Begitulah awal mula lahirnya olahraga musim dingin baru Austria, yaitu balap es di Zell am See, pada tahun 1937.

Jika Anda penggemar Porsche, Anda mungkin mengenali nama kota ini sebagai rumah bagi keluarga Porsche. Pada tahun 1952, sebuah balapan es tahunan yang dinamai Profesor Ferdinand Porsche yang baru saja meninggal, lahir.

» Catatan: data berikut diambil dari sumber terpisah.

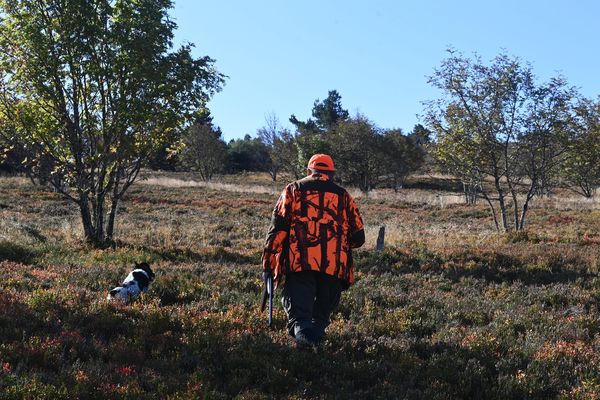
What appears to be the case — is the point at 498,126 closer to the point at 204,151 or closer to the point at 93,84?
the point at 93,84

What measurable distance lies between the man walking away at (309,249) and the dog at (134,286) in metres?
2.39

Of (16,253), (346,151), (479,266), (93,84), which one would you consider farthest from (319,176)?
(346,151)

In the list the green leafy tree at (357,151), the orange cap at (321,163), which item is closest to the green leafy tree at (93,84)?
the orange cap at (321,163)

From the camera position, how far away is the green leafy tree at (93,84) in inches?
503

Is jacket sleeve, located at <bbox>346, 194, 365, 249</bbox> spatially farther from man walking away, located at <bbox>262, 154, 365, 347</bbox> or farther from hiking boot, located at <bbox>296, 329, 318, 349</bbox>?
hiking boot, located at <bbox>296, 329, 318, 349</bbox>

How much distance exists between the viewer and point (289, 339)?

Sejak awal, para pembalap roda dua, roda empat, dan ski ikut serta dalam acara tahunan ini. Ini adalah acara yang menyenangkan bagi para pembalap yang dinanti-nantikan selama musim sepi, serta tantangan yang tidak seperti yang lainnya.

Sayangnya, tak lama sebelum acara tersebut dijadwalkan berlangsung pada tahun 1974, sebuah bajak salju jatuh di atas es di Zell am See. Pengemudinya meninggal dunia, dan balapan segera dibatalkan.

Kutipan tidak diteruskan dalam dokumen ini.